- **Kutipan Dokumen**:
Mohon tunggu...
Abdu Rozaqi
Abdu Rozaqi Mohon Tunggu... - -

Stay Foolish, Stay Hungry

Selanjutnya

Tutup

Humaniora

Papua, Memahami Kompleksitas Sosial Budaya

16 September 2015   05:42 Diperbarui: 16 September 2015   07:04 793
+
Laporkan Konten
Laporkan Akun
Kompasiana adalah platform blog. Konten ini menjadi tanggung jawab bloger dan tidak mewakili pandangan redaksi Kompas.
Lihat foto
Bagikan ide kreativitasmu dalam bentuk konten di Kompasiana | Sumber gambar: Freepik

Tulisan ini merupakan cerminan dari budaya dan sosial yang ada dalam masyarakat Papua. Papua merupakan tanah yang kaya akan emas, tembaga, dan hasil-hasil mineral lain yang terkandung didalamnya. Di bumi Cenderawasih ini juga terhampar hutan-hutan di tengah pedalaman yang masih hijau dan kebanyakan belum terjamah orang tangan-tangan manusia, kecuali warga pedalaman atau warga suku yang tinggal di sekitar pedalaman Papua.

- **Tugas Tertulis 1**:
Menurut kutipan dokumen tentang Papua, Papua kaya akan apa saja?
- **Tugas Tertulis 2**:
Tuliskan kembali bagian kutipan dokumen itu persis sama, dimulai dengan "16 September 2015   05:42" dan berlanjut sampai "pandangan redaksi Kompas.".

- **Data Tercatat**:
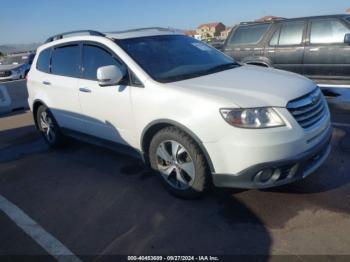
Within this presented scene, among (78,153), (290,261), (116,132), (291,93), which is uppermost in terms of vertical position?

- **Jawaban Tugas 1**:
Emas, tembaga, dan hasil-hasil mineral lain yang terkandung di dalamnya.

- **Jawaban Tugas 2**:
16 September 2015   05:42 Diperbarui: 16 September 2015   07:04 793
+
Laporkan Konten
Laporkan Akun
Kompasiana adalah platform blog. Konten ini menjadi tanggung jawab bloger dan tidak mewakili pandangan redaksi Kompas.